EXTRAIT PRÉSENTÉ:

Cette question représente une forme de destruction systématique de la vie de la communauté LGBTQ en Iran à travers des références aux lois liées au hijab obligatoire, à la ségrégation sexuelle et aux définitions religieuses des « manières ». Tout comportement qui remet en cause le cadre légal en matière de genre et de sexualité de la République islamique est sévèrement puni, allant de la flagellation à l’exécution. Par exemple, les actes homosexuels en Iran peuvent conduire à la peine de mort, et l’expression libre de son identité de genre, même après avoir été soumise à des procédures juridiques complexes, est entièrement criminalisée, en particulier avant d’obtenir ce que l’on appelle le « certificat vestimentaire » à la suite de procédures juridiques strictes, qui constituent elles-mêmes une violation des droits des personnes transgenres. Certaines de ces criminalisations sont exécutées en se référant aux articles 136, 236, 237, 238 et 638 du Code pénal de la République islamique.

En fin de compte, avec des références à des lois comme le hijab obligatoire, la chasteté publique, la sodomie et d’autres réglementations juridiques et religieuses régissant le système juridique de la République islamique, qui façonnent ses normes sexuelles et de genre, un espace de ségrégation sexuelle est créé. Cette ségrégation est discriminatoire et systématiquement imposée aux femmes et à la communauté LGBTQ en Iran, conduisant à leur marginalisation par la violence sanctionnée par l’État et empêchant toute forme de leur présence sociale, humaine ou politique.

La vague de crimes d’honneur visant les femmes et la communauté LGBTQ en Iran a été normalisée par ces lois inégales. Des exemples tels que Romina Ashrafi et Alireza Mofarrad, assassinées par des membres de leur famille, illustrent l’acceptation sociétale de tels crimes dans le cadre juridique de la République islamique. Des cas notables comme Jina Amini et Armita Ghorbani, bien que seulement deux cas connus parmi plusieurs, illustrent également la violence sanctionnée par l’État et fondée sur un système inégal de genre et de sexualité.

LISTE DES TÂCHES:
A: Recopiez tout l'extrait sur la communauté LGBTQ en Iran, depuis « En fin de compte, avec » jusqu'à « humaine ou politique. ».
B: Répondez à partir de l'extrait sur la communauté LGBTQ en Iran :
(i) Entre quelles peines s'étend la sanction des comportements qui remettent en cause le cadre légal en matière de genre et de sexualité ?
(ii) Quels articles du Code pénal de la République islamique sont mentionnés ?
(iii) Quelles deux personnes sont citées comme exemples de victimes de crimes d'honneur commis par des membres de leur famille ?
Le matériel n'est pas nécessaire pour ce travail.

RELEVÉ DES DONNÉES:
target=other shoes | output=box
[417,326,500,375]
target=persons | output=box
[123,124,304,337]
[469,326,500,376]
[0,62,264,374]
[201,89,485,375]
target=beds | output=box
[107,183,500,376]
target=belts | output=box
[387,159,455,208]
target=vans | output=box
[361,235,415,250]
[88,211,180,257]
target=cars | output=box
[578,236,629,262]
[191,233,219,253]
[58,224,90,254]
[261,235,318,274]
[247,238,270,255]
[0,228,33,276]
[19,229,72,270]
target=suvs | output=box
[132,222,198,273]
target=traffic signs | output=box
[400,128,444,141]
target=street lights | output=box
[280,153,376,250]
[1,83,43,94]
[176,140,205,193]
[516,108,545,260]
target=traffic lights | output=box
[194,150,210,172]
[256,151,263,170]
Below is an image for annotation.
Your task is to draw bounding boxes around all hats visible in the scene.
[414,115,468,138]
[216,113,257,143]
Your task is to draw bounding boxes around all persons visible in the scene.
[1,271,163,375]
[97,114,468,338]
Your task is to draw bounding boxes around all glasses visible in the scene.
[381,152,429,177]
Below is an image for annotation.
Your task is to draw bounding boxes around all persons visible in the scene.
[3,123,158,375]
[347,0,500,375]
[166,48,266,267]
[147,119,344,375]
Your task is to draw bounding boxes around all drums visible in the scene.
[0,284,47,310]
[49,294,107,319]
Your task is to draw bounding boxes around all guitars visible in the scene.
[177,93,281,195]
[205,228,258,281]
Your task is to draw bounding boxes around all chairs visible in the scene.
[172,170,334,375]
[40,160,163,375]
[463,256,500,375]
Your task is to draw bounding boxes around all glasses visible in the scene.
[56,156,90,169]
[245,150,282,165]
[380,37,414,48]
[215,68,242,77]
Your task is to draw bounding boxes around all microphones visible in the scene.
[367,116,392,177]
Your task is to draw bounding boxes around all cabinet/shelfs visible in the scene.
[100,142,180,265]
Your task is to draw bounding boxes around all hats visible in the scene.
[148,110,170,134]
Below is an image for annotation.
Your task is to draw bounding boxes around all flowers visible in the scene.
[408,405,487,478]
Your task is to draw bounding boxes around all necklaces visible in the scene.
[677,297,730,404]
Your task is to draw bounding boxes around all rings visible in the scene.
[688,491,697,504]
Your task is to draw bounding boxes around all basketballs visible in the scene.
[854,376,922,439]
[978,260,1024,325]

RÉSULTATS PAR TÂCHE:
A:
En fin de compte, avec des références à des lois comme le hijab obligatoire, la chasteté publique, la sodomie et d’autres réglementations juridiques et religieuses régissant le système juridique de la République islamique, qui façonnent ses normes sexuelles et de genre, un espace de ségrégation sexuelle est créé. Cette ségrégation est discriminatoire et systématiquement imposée aux femmes et à la communauté LGBTQ en Iran, conduisant à leur marginalisation par la violence sanctionnée par l’État et empêchant toute forme de leur présence sociale, humaine ou politique.

B:
(i) De la flagellation à l'exécution.
(ii) Les articles 136, 236, 237, 238 et 638.
(iii) Romina Ashrafi et Alireza Mofarrad.